Was ist das Besondere an einer myoelektrischen Teilhandprothese?

Mit unseren Fingern können wir sogar nach Stecknadeln greifen – der Pinzettengriff ist nur eines von vielen möglichen Bewegungsmustern der Hand. Eine Teilhandprothese bezieht erhaltene, funktionstüchtige Finger oder Handbereiche ein, die nach Anpassung des Prothesensystems mit den Prothesenfingern zusammenarbeiten und Griffmuster wie den Lateralgriff bei erhaltenem Daumen übernehmen. Es können ein bis zu fünf Finger ersetzt werden; das Besondere an Teilhandprothesen ist das noch vorhandene Handgelenk. Die hinter einer myoelektrischen Prothese stehende Technik funktioniert so: Bei jeder Kontraktion eines Muskels entsteht aufgrund biochemischer Vorgänge elektrische Spannung, die auf der Haut messbar ist. Die Prothese erkennt über Elektroden diese Aktivität und setzt sie mit Motoren in Bewegungen um; diese werden also nicht durch Muskelkraft erzeugt, sondern nur vom Muskel gesteuert.

Wie sieht die interdisziplinäre Zusammenarbeit in der Rehabilitation aus?

» Durchzuführende Aufgaben:
- a) Was ist laut dem Text über die myoelektrische Teilhandprothese das Besondere an Teilhandprothesen?
- b) Schreiben Sie den Text über die myoelektrische Teilhandprothese im Anschluss an die Frage zur interdisziplinären Zusammenarbeit in der Rehabilitation weiter.
Die Auflistung ist eigenständiges Material und gehört nicht zum Übungstext.

» Bereitgestellte Daten:
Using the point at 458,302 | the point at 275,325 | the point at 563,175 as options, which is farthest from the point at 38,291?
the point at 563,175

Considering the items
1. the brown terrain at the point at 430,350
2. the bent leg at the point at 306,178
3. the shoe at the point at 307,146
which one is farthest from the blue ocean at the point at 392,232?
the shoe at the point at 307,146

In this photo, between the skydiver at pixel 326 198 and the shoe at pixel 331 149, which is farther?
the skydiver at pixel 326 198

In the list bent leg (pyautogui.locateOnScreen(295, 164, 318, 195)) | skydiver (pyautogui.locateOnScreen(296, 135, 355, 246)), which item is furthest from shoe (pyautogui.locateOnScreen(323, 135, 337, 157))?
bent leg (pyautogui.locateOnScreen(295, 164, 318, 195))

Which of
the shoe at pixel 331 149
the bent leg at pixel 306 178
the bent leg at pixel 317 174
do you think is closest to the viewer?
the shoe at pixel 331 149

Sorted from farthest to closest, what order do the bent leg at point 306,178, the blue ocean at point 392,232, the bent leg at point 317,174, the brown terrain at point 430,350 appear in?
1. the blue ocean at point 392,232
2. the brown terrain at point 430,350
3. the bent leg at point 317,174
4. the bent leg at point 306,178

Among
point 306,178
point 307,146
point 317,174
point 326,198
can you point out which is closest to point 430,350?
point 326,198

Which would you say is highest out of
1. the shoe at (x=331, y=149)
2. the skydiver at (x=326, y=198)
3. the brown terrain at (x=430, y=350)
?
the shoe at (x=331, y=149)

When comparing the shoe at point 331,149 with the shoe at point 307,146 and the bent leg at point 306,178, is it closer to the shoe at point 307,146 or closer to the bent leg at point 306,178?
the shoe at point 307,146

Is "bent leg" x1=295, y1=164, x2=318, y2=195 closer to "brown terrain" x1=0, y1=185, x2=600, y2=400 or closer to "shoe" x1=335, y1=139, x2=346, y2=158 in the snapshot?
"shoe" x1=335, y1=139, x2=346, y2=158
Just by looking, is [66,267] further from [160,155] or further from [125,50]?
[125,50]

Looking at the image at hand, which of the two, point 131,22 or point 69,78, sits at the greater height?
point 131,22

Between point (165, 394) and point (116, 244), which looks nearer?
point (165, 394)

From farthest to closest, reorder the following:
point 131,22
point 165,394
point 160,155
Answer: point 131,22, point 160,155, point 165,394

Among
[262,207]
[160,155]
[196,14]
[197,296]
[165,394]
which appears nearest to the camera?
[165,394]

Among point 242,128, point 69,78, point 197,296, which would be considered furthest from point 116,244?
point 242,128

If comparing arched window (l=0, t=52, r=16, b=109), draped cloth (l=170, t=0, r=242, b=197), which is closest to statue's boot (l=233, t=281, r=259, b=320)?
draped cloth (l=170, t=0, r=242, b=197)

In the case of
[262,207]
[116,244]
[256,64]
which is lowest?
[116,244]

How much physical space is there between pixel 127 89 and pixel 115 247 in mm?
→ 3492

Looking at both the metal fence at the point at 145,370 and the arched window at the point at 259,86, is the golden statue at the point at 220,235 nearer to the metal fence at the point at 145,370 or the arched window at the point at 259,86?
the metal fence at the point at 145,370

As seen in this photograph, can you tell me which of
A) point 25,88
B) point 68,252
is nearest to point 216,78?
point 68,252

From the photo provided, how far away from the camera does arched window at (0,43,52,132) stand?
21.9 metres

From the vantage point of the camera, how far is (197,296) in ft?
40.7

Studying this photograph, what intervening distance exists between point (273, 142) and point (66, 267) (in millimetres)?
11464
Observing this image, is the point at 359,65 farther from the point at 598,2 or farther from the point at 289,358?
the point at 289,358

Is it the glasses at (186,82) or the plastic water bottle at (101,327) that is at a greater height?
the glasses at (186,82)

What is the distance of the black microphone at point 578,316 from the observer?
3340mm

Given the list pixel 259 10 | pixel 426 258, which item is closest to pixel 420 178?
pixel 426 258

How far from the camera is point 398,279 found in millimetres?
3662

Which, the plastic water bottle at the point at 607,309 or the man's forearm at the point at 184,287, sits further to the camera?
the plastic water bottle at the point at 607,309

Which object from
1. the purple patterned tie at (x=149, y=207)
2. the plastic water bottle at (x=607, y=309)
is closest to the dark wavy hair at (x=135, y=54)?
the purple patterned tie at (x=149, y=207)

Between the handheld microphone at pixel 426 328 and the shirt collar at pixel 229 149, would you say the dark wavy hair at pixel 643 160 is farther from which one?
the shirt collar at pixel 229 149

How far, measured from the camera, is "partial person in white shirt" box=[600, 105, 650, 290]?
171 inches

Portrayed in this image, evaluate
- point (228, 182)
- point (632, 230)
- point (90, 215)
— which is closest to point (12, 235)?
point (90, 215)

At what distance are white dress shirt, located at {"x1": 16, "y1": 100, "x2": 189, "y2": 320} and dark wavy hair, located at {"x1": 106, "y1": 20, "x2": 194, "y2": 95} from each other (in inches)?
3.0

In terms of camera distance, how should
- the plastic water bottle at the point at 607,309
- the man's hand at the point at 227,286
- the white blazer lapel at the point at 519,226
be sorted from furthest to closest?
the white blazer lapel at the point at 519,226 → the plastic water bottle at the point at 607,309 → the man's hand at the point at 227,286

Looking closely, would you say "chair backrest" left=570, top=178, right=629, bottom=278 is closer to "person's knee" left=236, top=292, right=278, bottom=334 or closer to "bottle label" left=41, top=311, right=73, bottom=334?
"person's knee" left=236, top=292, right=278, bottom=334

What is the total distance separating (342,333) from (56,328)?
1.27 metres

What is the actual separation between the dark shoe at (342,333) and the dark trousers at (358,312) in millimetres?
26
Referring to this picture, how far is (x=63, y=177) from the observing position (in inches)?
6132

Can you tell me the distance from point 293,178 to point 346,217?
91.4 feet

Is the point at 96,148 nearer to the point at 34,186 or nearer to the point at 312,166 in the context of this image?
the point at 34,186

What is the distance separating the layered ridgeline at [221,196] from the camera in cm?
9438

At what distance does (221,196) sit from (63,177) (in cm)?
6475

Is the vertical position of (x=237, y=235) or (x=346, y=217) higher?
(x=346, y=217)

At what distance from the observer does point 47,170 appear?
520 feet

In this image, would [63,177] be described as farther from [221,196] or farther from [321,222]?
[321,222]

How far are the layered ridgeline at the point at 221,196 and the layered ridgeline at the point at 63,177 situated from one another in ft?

» Ergebnisse:
- a) Das noch vorhandene Handgelenk.

- b)
Selten ist eine Amputation der oberen Extremitäten planbar, meist geht ihr ein traumatisches Ereignis voraus. Eine gelungene Prothesenanpassung ist daher von Anfang an multidisziplinär anzugehen: Orthopäditechniker*in, Ergo- oder Physiotherapeut*in, Chirurg*in und Patient*in denken gemeinsam über mögliche Lösungen nach. Sich laufend auszutauschen ist entscheidend, um Patient*innen beim Rehabilitationsprozess individuell zu unterstützen. Ich halte es darüber hinaus für wichtig, die Zusammenarbeit mit den Chirurg*innen noch stärker zu forcieren. Letztendlich sind sie es, die durch den Eingriff optimale Voraussetzungen für eine erfolgreiche prothetische Versorgung schaffen. Eine wichtige Aufgabe in der Therapie ist es, die besonderen Bedürfnisse des*der Anwender*in herauszufinden und mit dem*der Techniker*in abzustimmen, was individuell sinnvoll und technisch machbar ist. Welche Muskelaktivitäten sind je nach Anatomie nutzbar? Wofür soll die Prothese im Alltag – also in der Freizeit und im Beruf – konkret eingesetzt werden? Manchmal braucht es zwei Prothesen, eine robuste für grobe Arbeiten, etwa in der Landwirtschaft und eine für die Feinmotorik.

Wie verändert der Einsatz der Technologie die Ergotherapie?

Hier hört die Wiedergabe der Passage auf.